▸ **WHAT YOU WILL DO**: Scan the records below for the line with "Control | |" and the line with "Placebo | 18% | 0% |". Repeat those two lines and every line between them exactly, and nothing else.

________________________

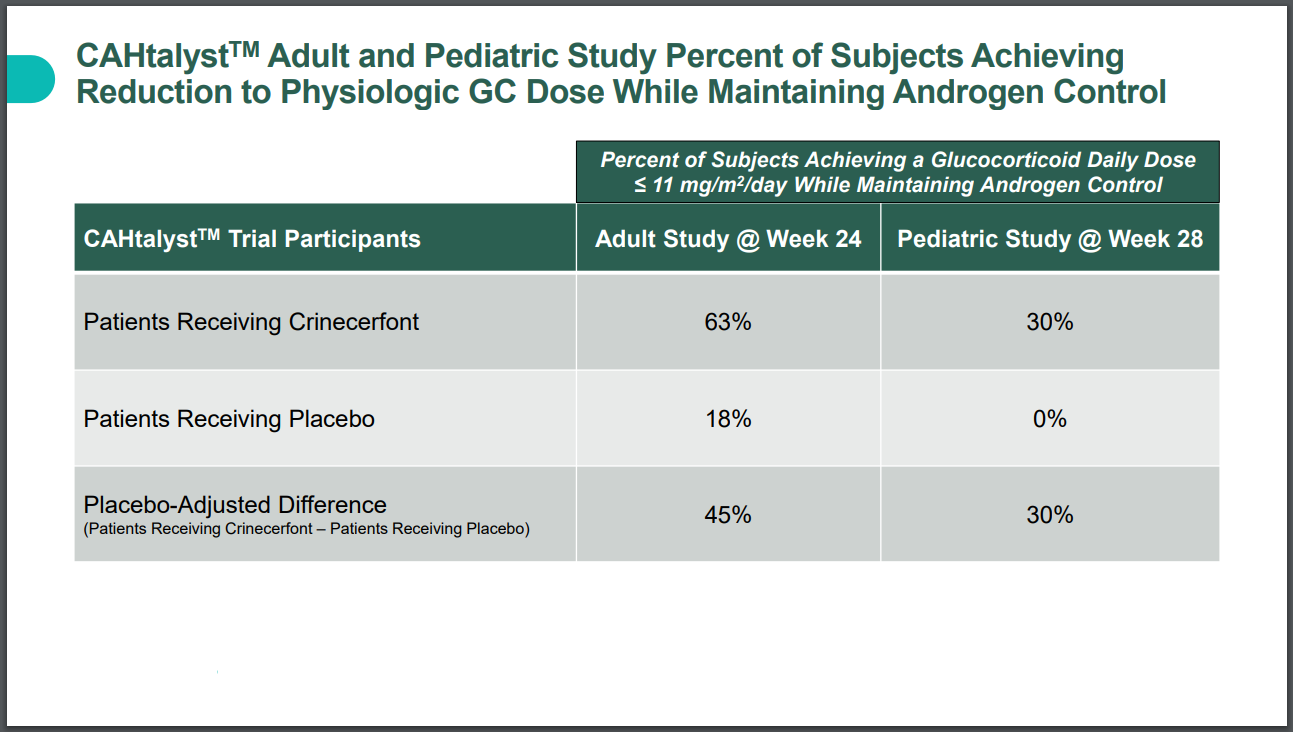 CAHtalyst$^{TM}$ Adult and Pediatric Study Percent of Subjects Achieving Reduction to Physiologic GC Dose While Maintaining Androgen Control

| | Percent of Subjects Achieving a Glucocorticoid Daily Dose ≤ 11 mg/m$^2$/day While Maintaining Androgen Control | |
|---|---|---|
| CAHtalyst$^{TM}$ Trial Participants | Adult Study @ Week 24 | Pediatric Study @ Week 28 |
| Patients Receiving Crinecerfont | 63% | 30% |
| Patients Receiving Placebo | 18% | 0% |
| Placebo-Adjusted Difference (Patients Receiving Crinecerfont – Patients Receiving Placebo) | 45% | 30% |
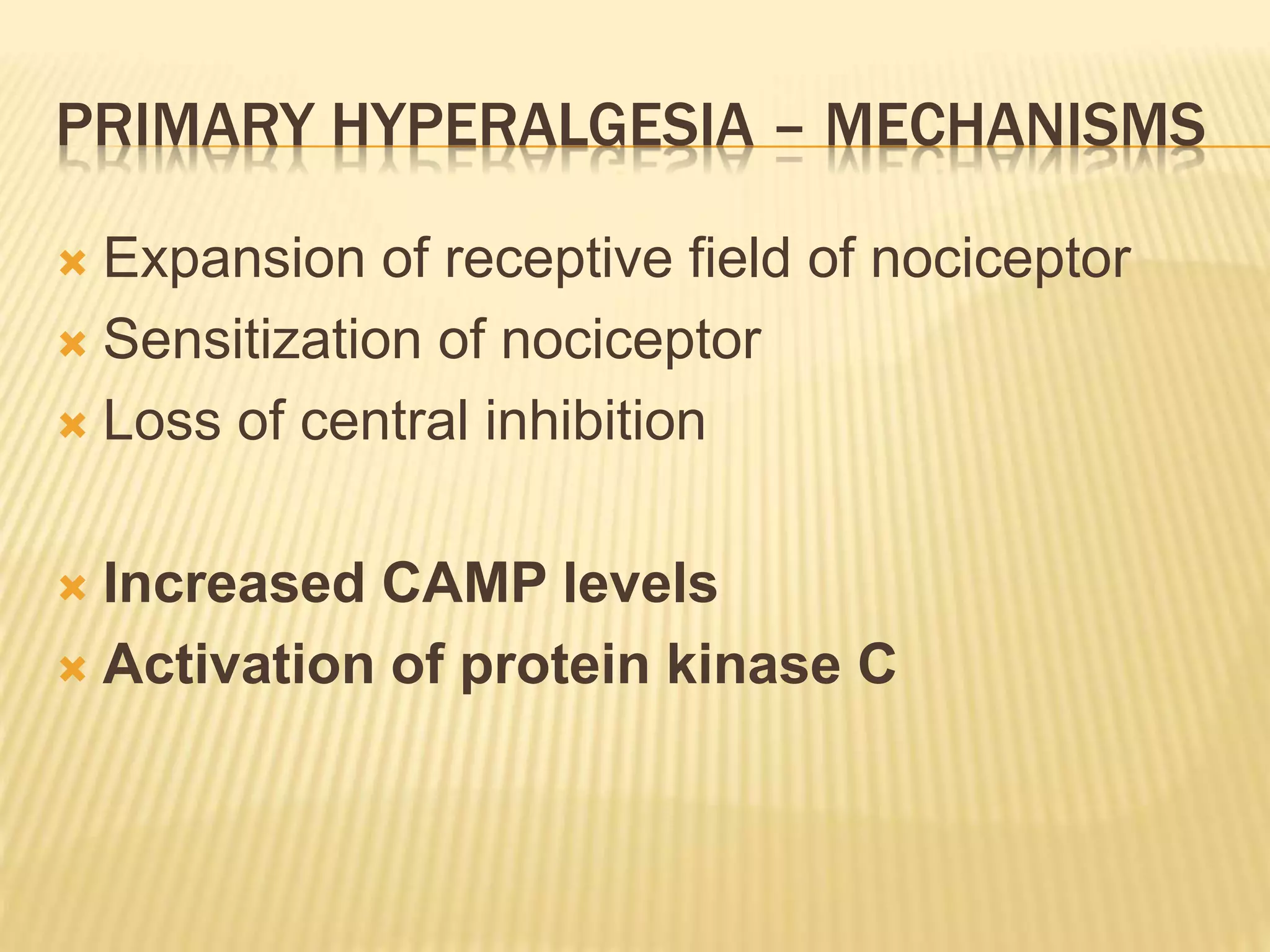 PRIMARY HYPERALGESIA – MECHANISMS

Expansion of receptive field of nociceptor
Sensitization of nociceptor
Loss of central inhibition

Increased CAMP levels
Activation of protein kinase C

________________________

▸ **COMPLETED EXERCISE**:
| | Percent of Subjects Achieving a Glucocorticoid Daily Dose ≤ 11 mg/m$^2$/day While Maintaining Androgen Control | |
|---|---|---|
| CAHtalyst$^{TM}$ Trial Participants | Adult Study @ Week 24 | Pediatric Study @ Week 28 |
| Patients Receiving Crinecerfont | 63% | 30% |
| Patients Receiving Placebo | 18% | 0% |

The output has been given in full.